What is The finish approach in term of research and industrial collaboration ?

We have good networks and a capability to work together. The new TransEco research programme is a good example of this. We have a national funding agency (Tekes) for technology and innovation, and they try to focus financing on activities which actually can lead to business. One such area is thought to be advanced biofuels for transport.

Neste Oil and Stora Enso collaboration is a good example on the Finnish way of working together. The demonstration plant at Stora Enso's pulp and paper mill in Varkaus is based on VTT's gasification and gas cleaning technology. So it is actually tripartite cooperation: VTT-Neste-Stora Enso. In the long run we must stop using edible feedstock for biofuels production, and this venture is a step in the right direction. There are also other consortia in Finland thinking about BTL production. We here in Finland have vast biomass resources in our forests. BTL biodiesel will be pure paraffinic diesel. In fact, Neste Oil is already commercially producing paraffinic diesel through hydrogenation of vegetable oils and animal fats (NExBTL). We already have a fleet of some 300 buses running on high concentration (30 and 100 %) NExBTL here in Helsinki. In this way can accumulate experience of pure paraffinic fuels already at this stage, and get the vehicle manufacturers and operators to accept this new type of fuel.

What is your idea for future transportation systems ?

Today's system is not sustainable, so there is a lot o f work to do. Energy efficiency comes first, in the case of passenger cars it is easy to switch to smaller and more fuel efficient cars. Electrification is coming, but perhaps not as rapidly as many people would hope. Here in Finland we already have a charging infrastructure for EVs, as we have power outlets for electric engine block heaters we use during the wintertime. Electricity is not applicable to all sectors, so we will need ICE equipped vehicles also in the future. Hopefully they can, in increasing volumes, use sustainably produced biofuels. Finland is a scarcely populated country with big distances. Greater Helsinki is only some one million people, so creating really effective public transport systems in Finland is a challenge. We will never be able to build such an extensive metro system like you have in Paris.

Thank you M.Nylund !

L’exemple Neste Oil – Stora enso est particulièrement intéressant.
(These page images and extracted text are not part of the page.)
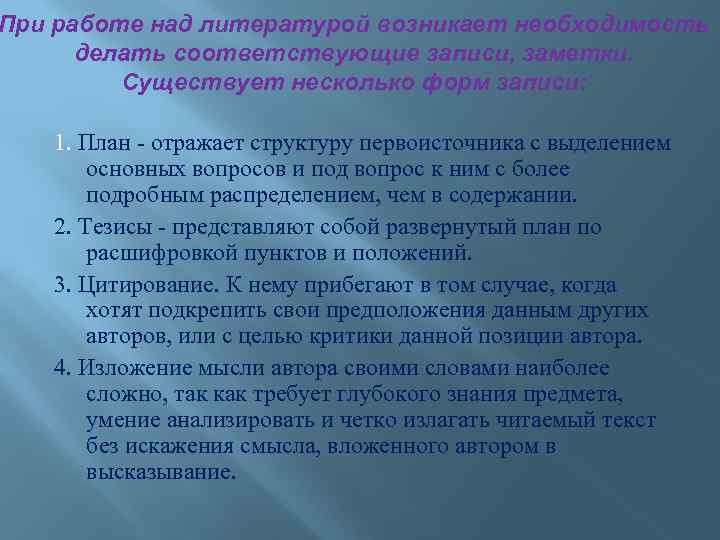 При работе над литературой возникает необходимость делать соответствующие записи, заметки. Существует несколько форм записи:

1. План - отражает структуру первоисточника с выделением основных вопросов и под вопрос к ним с более подробным распределением, чем в содержании.

2. Тезисы - представляют собой развернутый план по расшифровкой пунктов и положений.

3. Цитирование. К нему прибегают в том случае, когда хотят подкрепить свои предположения данным других авторов, или с целью критики данной позиции автора.

4. Изложение мысли автора своими словами наиболее сложно, так как требует глубокого знания предмета, умение анализировать и четко излагать читаемый текст без искажения смысла, вложенного автором в высказывание.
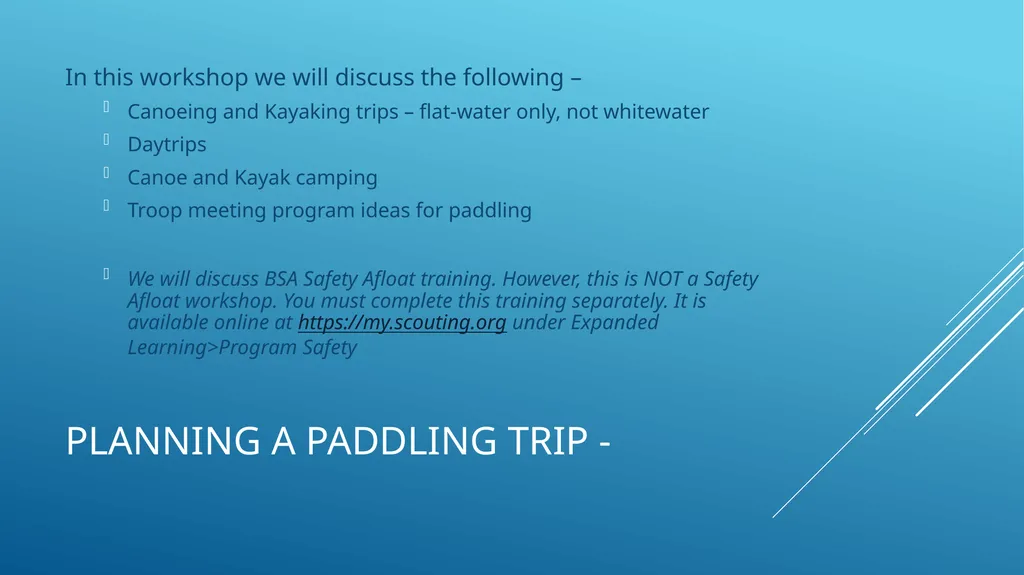 In this workshop we will discuss the following –

Canoeing and Kayaking trips – flat-water only, not whitewater

Daytrips

Canoe and Kayak camping

Troop meeting program ideas for paddling

We will discuss BSA Safety Afloat training. However, this is NOT a Safety Afloat workshop. You must complete this training separately. It is available online at https://my.scouting.org under Expanded Learning>Program Safety

PLANNING A PADDLING TRIP -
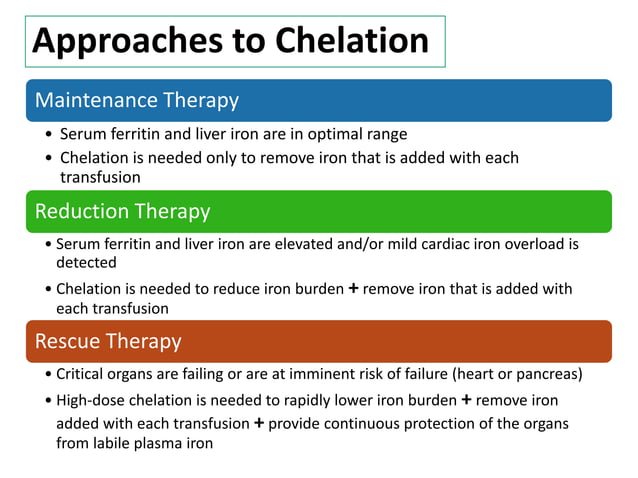 Approaches to Chelation

Maintenance Therapy

• Serum ferritin and liver iron are in optimal range
• Chelation is needed only to remove iron that is added with each transfusion

Reduction Therapy

• Serum ferritin and liver iron are elevated and/or mild cardiac iron overload is detected
• Chelation is needed to reduce iron burden + remove iron that is added with each transfusion

Rescue Therapy

• Critical organs are failing or are at imminent risk of failure (heart or pancreas)
• High-dose chelation is needed to rapidly lower iron burden + remove iron added with each transfusion + provide continuous protection of the organs from labile plasma iron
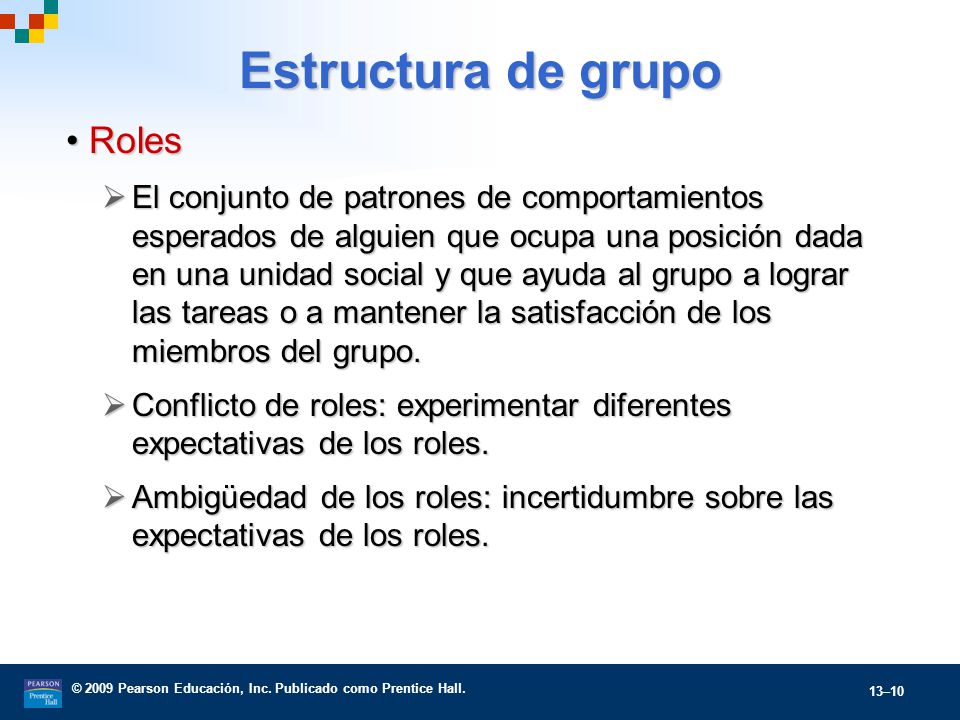 Estructura de grupo

• Roles

➢ El conjunto de patrones de comportamientos esperados de alguien que ocupa una posición dada en una unidad social y que ayuda al grupo a lograr las tareas o a mantener la satisfacción de los miembros del grupo.

➢ Conflicto de roles: experimentar diferentes expectativas de los roles.

➢ Ambigüedad de los roles: incertidumbre sobre las expectativas de los roles.

PEARSON Prentice Hall

© 2009 Pearson Educación, Inc. Publicado como Prentice Hall.

13–10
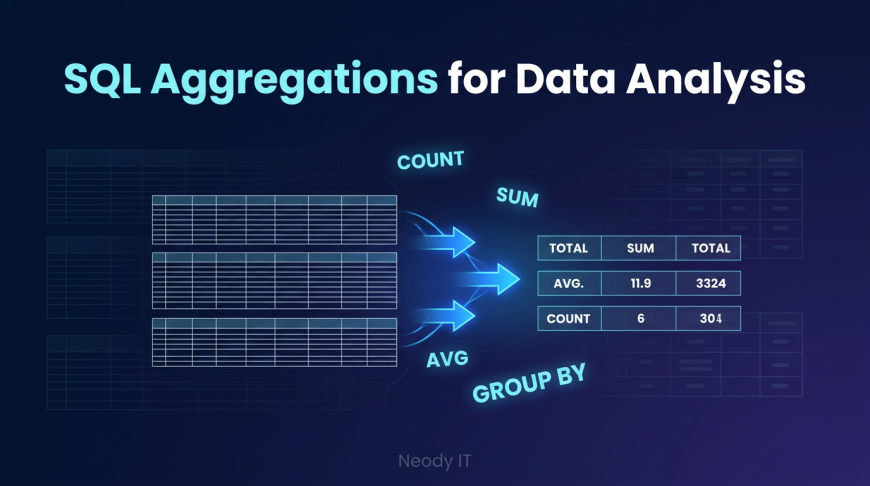 SQL Aggregations for Data Analysis

COUNT

SUM

| TOTAL | SUM | TOTAL |
|---|---|---|
| AVG. | 11.9 | 3324 |
| COUNT | 6 | 304 |

AVG

GROUP BY

Neody IT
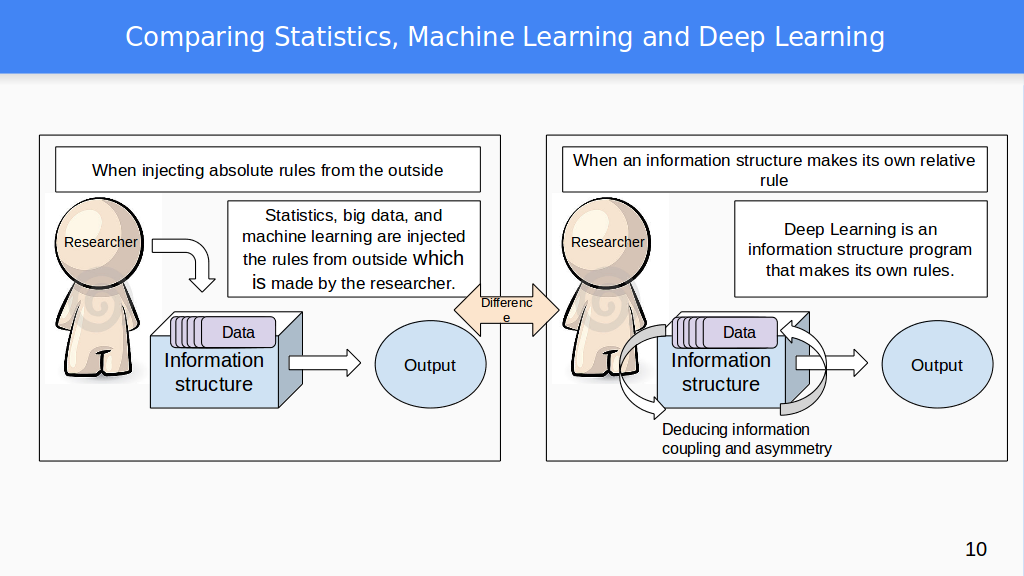 Comparing Statistics, Machine Learning and Deep Learning

When injecting absolute rules from the outside

Researcher

Statistics, big data, and machine learning are injected the rules from outside which is made by the researcher.

Data

Information structure

Output

Difference

When an information structure makes its own relative rule

Researcher

Deep Learning is an information structure program that makes its own rules.

Data

Information structure

Output

Deducing information coupling and asymmetry

10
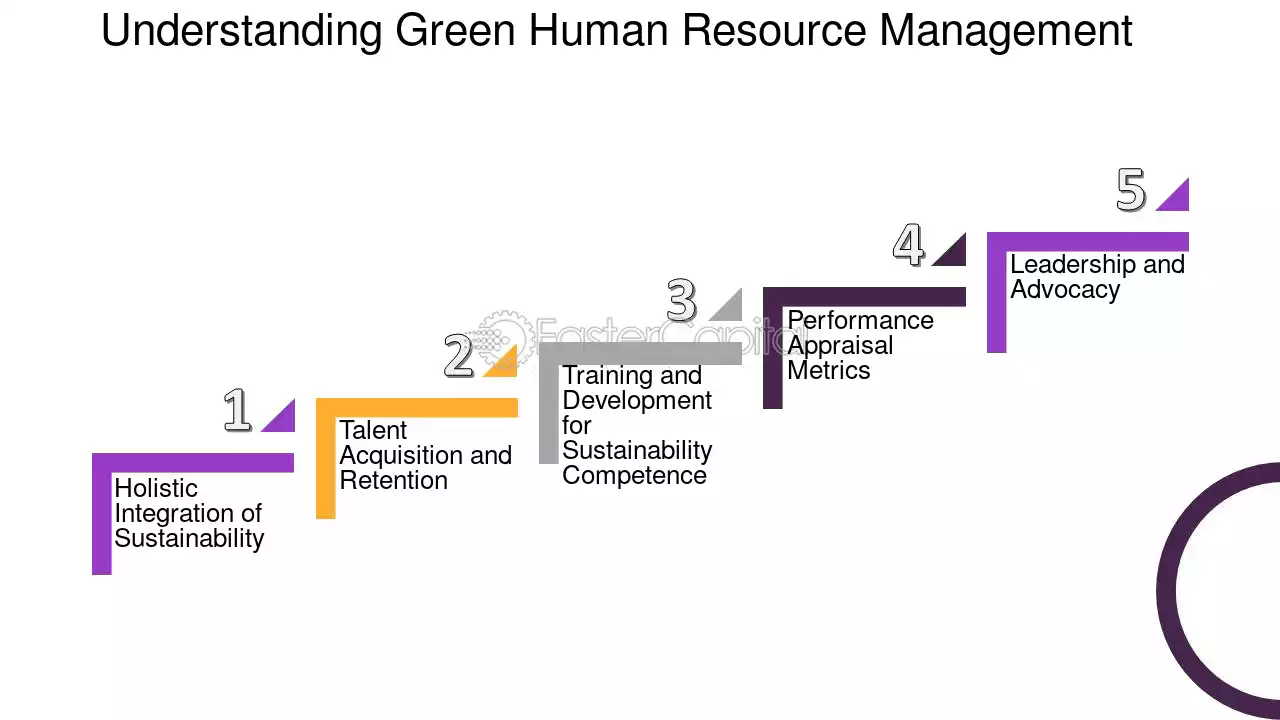 Understanding Green Human Resource Management

1

Holistic Integration of Sustainability

2

Talent Acquisition and Retention

3

Training and Development for Sustainability Competence

4

Performance Appraisal Metrics

5

Leadership and Advocacy

FasterCapital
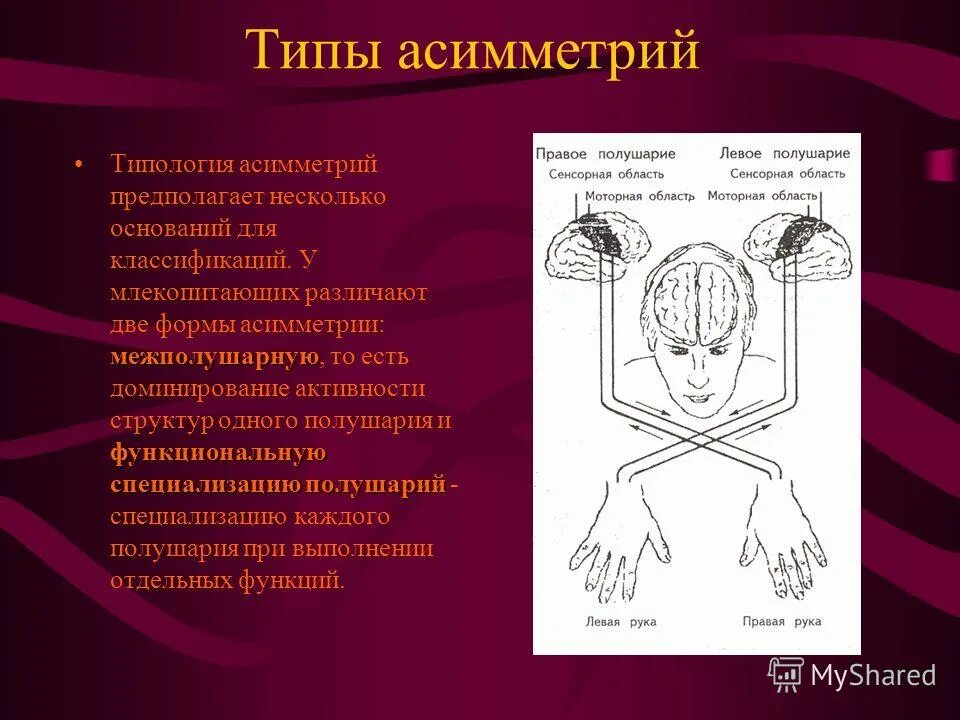 Типы асимметрий

• Типология асимметрий предполагает несколько оснований для классификаций. У млекопитающих различают две формы асимметрии: межполушарную, то есть доминирование активности структур одного полушария и функциональную специализацию полушарий - специализацию каждого полушария при выполнении отдельных функций.

Правое полушарие
Сенсорная область
Моторная область
Левое полушарие
Сенсорная область
Моторная область
Левая рука
Правая рука

MyShared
Une des principales ressources de la Finlande est en effet le bois. Pour maximiser l’utilisation de cette ressource, cette collaboration montre une solution possible la multigénération : produire simultanément du papier, du carburant, de l’énergie. Cette voie ne peut être généralisable, chacun devra trouver localement quel est le meilleur usage de sa principale ressource.

En parallèle Neste Oil, avec son NexBTL, préfigure l’industrie des biocarburants de 2ème génération. Après des pilotes et deux unités de 200.000 m3/an situées en Finlande, le groupe construit une unité de 800.000 m3/an le plus proche possible de l’huile, à Singapour, et une autre facile d’accès pour livrer l’huile brute, dans le port Rotterdam. Le choix d’implantation des usines de biocarburants de 2ème génération sera donc dicté en priorité par des questions logistiques et économiques. Il est donc probable que les unités soient placées avant tout au cœur des zones naturelles (donc économiques) de production de biomasse – sous les tropiques, ou au cœur des zones de transit mondiaux – dans les ports.